- [What you need to do]:
Your copy should match the entries exactly, with no images carried over.

[Data excerpts]
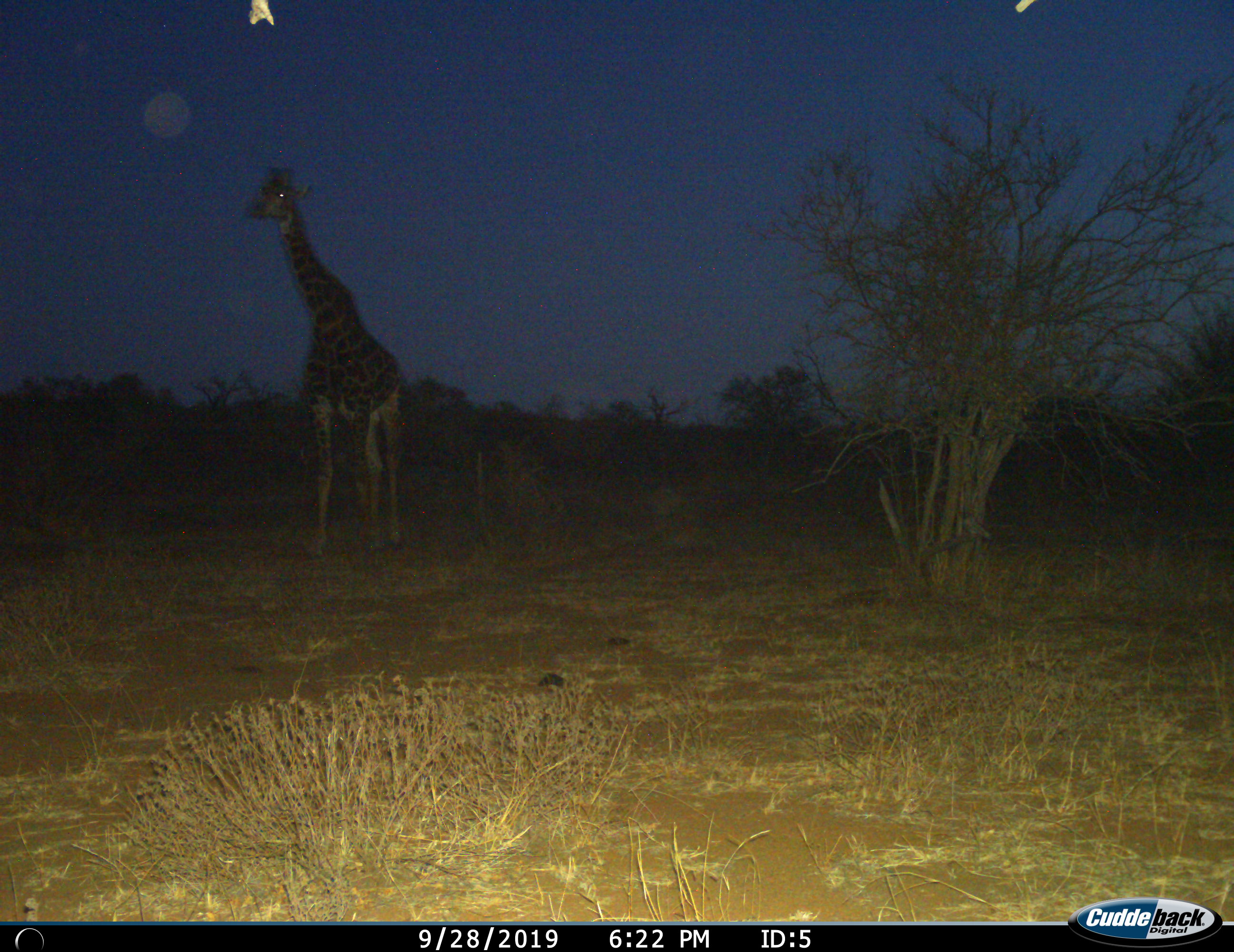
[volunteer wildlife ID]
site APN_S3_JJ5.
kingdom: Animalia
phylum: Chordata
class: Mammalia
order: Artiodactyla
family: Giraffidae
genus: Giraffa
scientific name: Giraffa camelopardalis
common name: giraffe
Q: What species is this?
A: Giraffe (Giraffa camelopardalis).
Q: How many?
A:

- [Problem solution]:
[volunteer wildlife ID]
site APN_S3_JJ5.
kingdom: Animalia
phylum: Chordata
class: Mammalia
order: Artiodactyla
family: Giraffidae
genus: Giraffa
scientific name: Giraffa camelopardalis
common name: giraffe
Q: What species is this?
A: Giraffe (Giraffa camelopardalis).
Q: How many?
A:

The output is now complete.